And that very hand comes through the station door, scarred and tattooed and the color of raw meat.
“Stay back! There are two aides on the ward with me!”
She rolls her eyes for the black boys, but they are off tying Chronics in bed, nowhere close enough to help in a hurry. McMurphy grins and turns the hand over so she can see he isn’t holding a knife. All she can see is the light shining off the slick, waxy, callused palm.
“All I mean to
do
, miss, is to—”
“Stay back! Patients aren’t allowed to enter the—Oh, stay back, I’m a
Catholic!”
and straightaway jerks at the gold chain around her neck so a cross flies out from between her bosoms, slingshots the lost pill up in the air! McMurphy strikes at the air right in front of her face. She screams and pops the cross in her mouth and clinches her eyes shut like she’s about to get socked, stands like that, paper-white except for that stain which turns darker than ever, as though it sucked the blood from all the rest of her body. When she finally opens her eyes again there’s that callused hand right in front of her with my little red capsule sitting in it.
“—
was
to pick up your waterin’ can you dropped.” He holds that out in the other hand.
Her breath comes out in a loud hiss. She takes the can from him. “Thank you. Good night, good night,” and closes the door in the next man’s face, no more pills tonight.
In the dorm McMurphy tosses the pill on my bed. “You want your sourball, Chief?”

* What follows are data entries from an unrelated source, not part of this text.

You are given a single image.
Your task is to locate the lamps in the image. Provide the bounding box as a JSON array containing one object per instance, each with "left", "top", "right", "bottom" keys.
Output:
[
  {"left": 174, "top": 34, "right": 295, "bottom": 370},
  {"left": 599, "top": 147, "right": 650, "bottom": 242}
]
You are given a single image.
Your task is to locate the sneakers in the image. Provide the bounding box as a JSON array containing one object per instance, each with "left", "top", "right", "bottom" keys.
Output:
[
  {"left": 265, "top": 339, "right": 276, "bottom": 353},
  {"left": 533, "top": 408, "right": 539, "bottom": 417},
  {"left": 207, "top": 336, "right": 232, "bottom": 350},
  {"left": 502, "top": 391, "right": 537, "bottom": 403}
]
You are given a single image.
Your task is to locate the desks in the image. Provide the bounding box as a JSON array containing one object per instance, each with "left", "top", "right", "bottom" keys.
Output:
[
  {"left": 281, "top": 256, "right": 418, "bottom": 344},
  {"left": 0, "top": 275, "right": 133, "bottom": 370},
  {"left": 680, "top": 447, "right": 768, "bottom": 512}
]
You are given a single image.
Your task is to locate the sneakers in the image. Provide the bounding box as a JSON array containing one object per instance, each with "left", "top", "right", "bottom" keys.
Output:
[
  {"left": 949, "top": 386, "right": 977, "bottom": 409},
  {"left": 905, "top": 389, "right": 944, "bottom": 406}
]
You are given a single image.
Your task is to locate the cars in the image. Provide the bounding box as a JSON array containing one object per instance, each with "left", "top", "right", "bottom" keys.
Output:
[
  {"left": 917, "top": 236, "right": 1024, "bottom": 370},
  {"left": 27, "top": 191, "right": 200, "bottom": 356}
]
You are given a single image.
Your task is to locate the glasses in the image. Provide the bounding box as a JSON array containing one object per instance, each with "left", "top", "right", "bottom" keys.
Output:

I shake my head at the pill, and he flips it off the bed like it was a bug pestering him. It hops across the floor with a cricket scrabble. He goes to getting ready for bed, pulling off his clothes. The shorts under his work pants are coal black satin covered with big white whales with red eyes. He grins when he sees I’m looking at the shorts. “From a co-ed at Oregon State, Chief, a Literary major.” He snaps the elastic with his thumb. “She gave them to me because she said I was a symbol.”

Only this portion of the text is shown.